Incluso después de destaparse los grandes errores y los entramados corruptos, se ha permitido que los mismos que nos han llevado a este clima caótico y desvergonzado,  pudieran elevarse sobre las páginas de los periódicos dando lecciones y recetas económicas para salir de la crisis bajo un contexto de austeridad en primer lugar y, ahora,  cambiando el discurso, bajo un contexto de reanimación económica. Y todo porque nuestras empresas periodísticas no tuvieron la suficiente independencia.

Pero las cosas están cambiando. El país en el que vivimos está despertando hacia una segunda transición democrática y el periodismo digital está evolucionando a pasos de gigante donde los ciudadanos consumen ocho horas diarias de información entre redes sociales, televisión, radio y prensa.

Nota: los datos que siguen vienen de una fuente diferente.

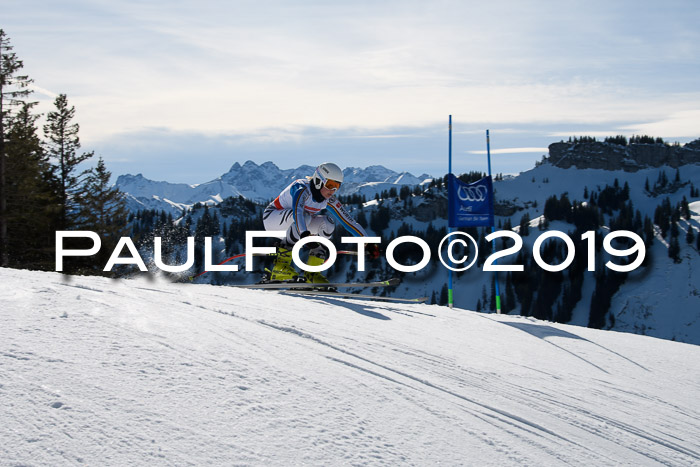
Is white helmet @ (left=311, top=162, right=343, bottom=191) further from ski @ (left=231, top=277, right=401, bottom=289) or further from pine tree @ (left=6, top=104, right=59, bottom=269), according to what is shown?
pine tree @ (left=6, top=104, right=59, bottom=269)

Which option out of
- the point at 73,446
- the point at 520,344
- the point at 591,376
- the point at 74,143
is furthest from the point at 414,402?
the point at 74,143

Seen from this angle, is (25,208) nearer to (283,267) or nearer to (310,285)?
(283,267)

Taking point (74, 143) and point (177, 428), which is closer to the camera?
point (177, 428)

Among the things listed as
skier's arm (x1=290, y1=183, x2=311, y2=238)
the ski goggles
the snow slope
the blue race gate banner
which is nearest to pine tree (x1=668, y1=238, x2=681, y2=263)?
the blue race gate banner

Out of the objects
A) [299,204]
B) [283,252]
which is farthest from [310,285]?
[299,204]

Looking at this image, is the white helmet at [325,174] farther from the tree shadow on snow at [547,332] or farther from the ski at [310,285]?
the tree shadow on snow at [547,332]

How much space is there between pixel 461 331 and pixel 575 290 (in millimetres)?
142550

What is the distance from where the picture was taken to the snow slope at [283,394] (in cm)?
270

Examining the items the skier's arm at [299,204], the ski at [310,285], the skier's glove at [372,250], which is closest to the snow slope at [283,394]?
Result: the skier's glove at [372,250]

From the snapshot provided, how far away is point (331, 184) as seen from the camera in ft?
33.7

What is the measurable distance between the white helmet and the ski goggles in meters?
0.03

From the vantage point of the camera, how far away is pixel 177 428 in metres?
2.77

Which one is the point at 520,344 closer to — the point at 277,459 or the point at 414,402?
the point at 414,402

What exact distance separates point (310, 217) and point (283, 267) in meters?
1.13
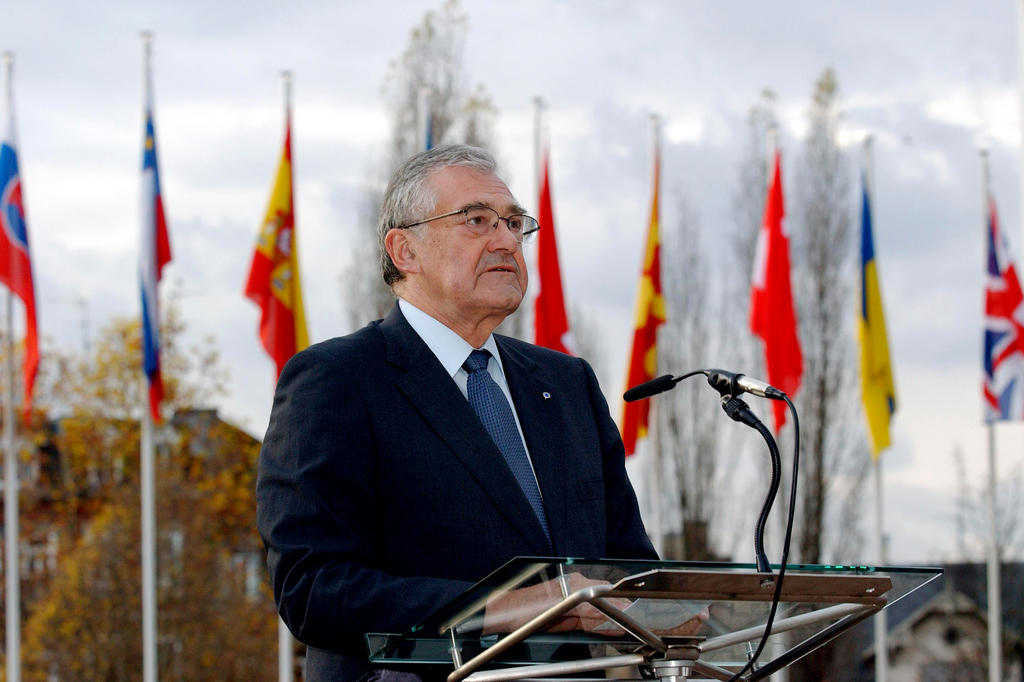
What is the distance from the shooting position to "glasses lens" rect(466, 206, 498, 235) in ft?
10.1

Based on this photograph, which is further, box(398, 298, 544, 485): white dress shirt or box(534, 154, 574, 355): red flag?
box(534, 154, 574, 355): red flag

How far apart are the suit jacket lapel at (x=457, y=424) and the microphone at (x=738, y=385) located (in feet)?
1.56

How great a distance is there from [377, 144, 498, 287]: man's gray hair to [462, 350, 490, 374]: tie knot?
0.27 m

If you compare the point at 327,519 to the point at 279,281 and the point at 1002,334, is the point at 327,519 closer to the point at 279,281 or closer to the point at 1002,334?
the point at 279,281

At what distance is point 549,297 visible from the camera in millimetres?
14375

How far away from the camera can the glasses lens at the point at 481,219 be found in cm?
308

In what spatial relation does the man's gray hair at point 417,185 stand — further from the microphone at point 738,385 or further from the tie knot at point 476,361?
the microphone at point 738,385

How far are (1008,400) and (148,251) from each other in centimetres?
861

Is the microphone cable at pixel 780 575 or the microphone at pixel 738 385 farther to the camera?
the microphone at pixel 738 385

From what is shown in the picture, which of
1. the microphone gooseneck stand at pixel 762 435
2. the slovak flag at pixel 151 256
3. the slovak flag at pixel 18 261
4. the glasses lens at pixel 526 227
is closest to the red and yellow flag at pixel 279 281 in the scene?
the slovak flag at pixel 151 256

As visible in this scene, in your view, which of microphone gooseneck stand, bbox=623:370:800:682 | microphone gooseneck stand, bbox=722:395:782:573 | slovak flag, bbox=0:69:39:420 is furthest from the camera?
slovak flag, bbox=0:69:39:420

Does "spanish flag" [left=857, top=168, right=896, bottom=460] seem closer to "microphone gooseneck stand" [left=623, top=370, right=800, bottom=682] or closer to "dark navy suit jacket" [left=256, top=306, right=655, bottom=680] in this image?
"dark navy suit jacket" [left=256, top=306, right=655, bottom=680]

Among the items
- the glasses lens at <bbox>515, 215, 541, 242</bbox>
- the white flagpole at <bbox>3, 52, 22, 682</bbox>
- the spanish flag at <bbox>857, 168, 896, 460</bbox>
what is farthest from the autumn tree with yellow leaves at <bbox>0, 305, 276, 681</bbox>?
the glasses lens at <bbox>515, 215, 541, 242</bbox>

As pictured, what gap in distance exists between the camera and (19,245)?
1273 cm
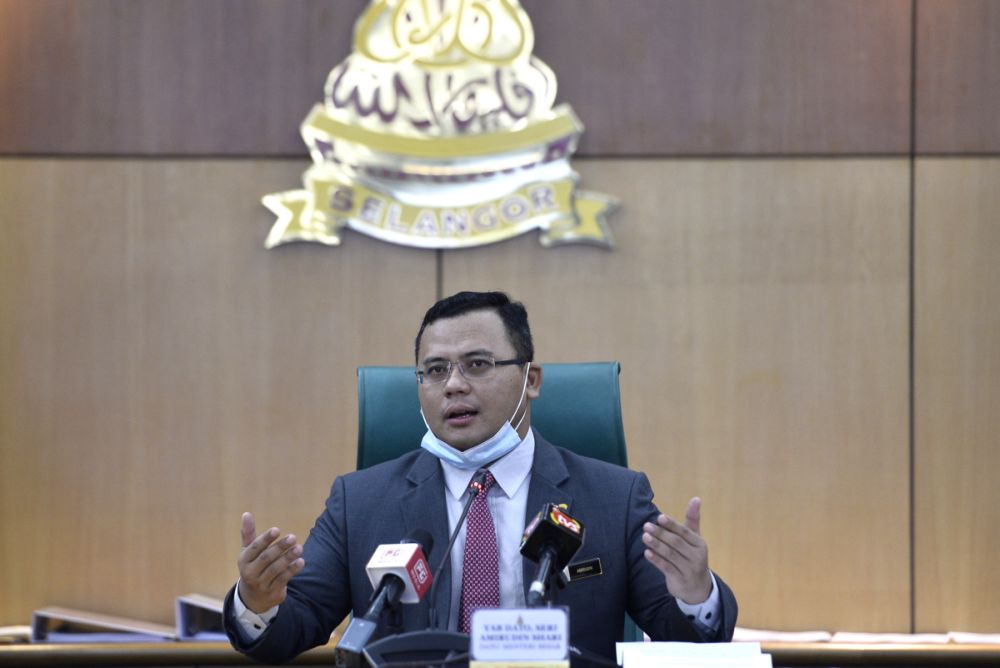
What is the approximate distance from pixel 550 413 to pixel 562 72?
1501mm

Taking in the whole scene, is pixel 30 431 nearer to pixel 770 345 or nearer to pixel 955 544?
pixel 770 345

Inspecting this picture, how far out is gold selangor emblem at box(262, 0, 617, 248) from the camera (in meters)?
3.24

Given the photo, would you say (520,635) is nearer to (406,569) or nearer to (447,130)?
(406,569)

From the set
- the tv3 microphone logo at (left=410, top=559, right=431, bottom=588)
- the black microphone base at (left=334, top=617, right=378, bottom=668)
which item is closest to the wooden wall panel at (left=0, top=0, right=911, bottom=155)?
the tv3 microphone logo at (left=410, top=559, right=431, bottom=588)

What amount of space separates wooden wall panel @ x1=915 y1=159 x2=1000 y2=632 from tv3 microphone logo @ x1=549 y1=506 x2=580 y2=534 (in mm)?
2185

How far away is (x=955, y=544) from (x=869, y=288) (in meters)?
0.83

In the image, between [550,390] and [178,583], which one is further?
[178,583]

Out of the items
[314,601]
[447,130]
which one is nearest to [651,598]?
[314,601]

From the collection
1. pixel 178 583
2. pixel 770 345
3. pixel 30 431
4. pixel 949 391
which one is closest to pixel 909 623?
pixel 949 391

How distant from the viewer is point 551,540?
4.72ft

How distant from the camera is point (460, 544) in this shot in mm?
1850

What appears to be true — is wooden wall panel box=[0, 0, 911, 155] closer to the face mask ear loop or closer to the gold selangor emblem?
the gold selangor emblem

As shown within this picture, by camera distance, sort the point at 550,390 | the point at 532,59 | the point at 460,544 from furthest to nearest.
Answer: the point at 532,59, the point at 550,390, the point at 460,544

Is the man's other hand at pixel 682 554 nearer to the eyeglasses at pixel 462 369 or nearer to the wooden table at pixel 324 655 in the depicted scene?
the eyeglasses at pixel 462 369
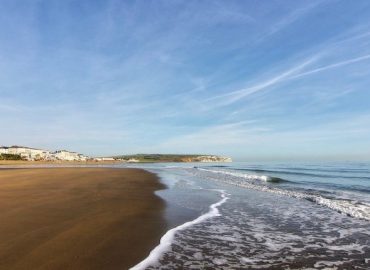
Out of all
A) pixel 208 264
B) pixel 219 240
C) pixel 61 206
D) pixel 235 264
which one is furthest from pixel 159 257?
pixel 61 206

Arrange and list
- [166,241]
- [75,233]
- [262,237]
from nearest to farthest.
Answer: [166,241] < [75,233] < [262,237]

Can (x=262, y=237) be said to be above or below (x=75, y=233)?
below

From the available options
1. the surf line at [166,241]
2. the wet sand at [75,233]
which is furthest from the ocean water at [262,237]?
the wet sand at [75,233]

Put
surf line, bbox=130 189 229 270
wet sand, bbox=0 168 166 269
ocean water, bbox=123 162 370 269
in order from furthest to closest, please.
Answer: ocean water, bbox=123 162 370 269 → surf line, bbox=130 189 229 270 → wet sand, bbox=0 168 166 269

Como dice el columnista de El Mundo Javier Gómez en su twitter: “Ahí no hay crisis. Hay oportunidades”.  Y esa es la dirección a la deben dirigirse nuestras naves periodísticas.

Hoy es la graduación de periodismo de mi promoción. Mi padre ya no me pregunta si el periodismo tiene futuro o no, lo que le preocupa es que la nave despegue con suficiente combustible
 y pueda evitar el agujero negro donde el desánimo, la pereza por no seguir buscando una oportunidad o la soledad nos pueda absorber.
Claro que el periodismo tiene futuro. Y tendrá más cuando con todas las naves seamos capaces de construir una estación espacial. Mi sueño es volver a la tierra y poder contarlo.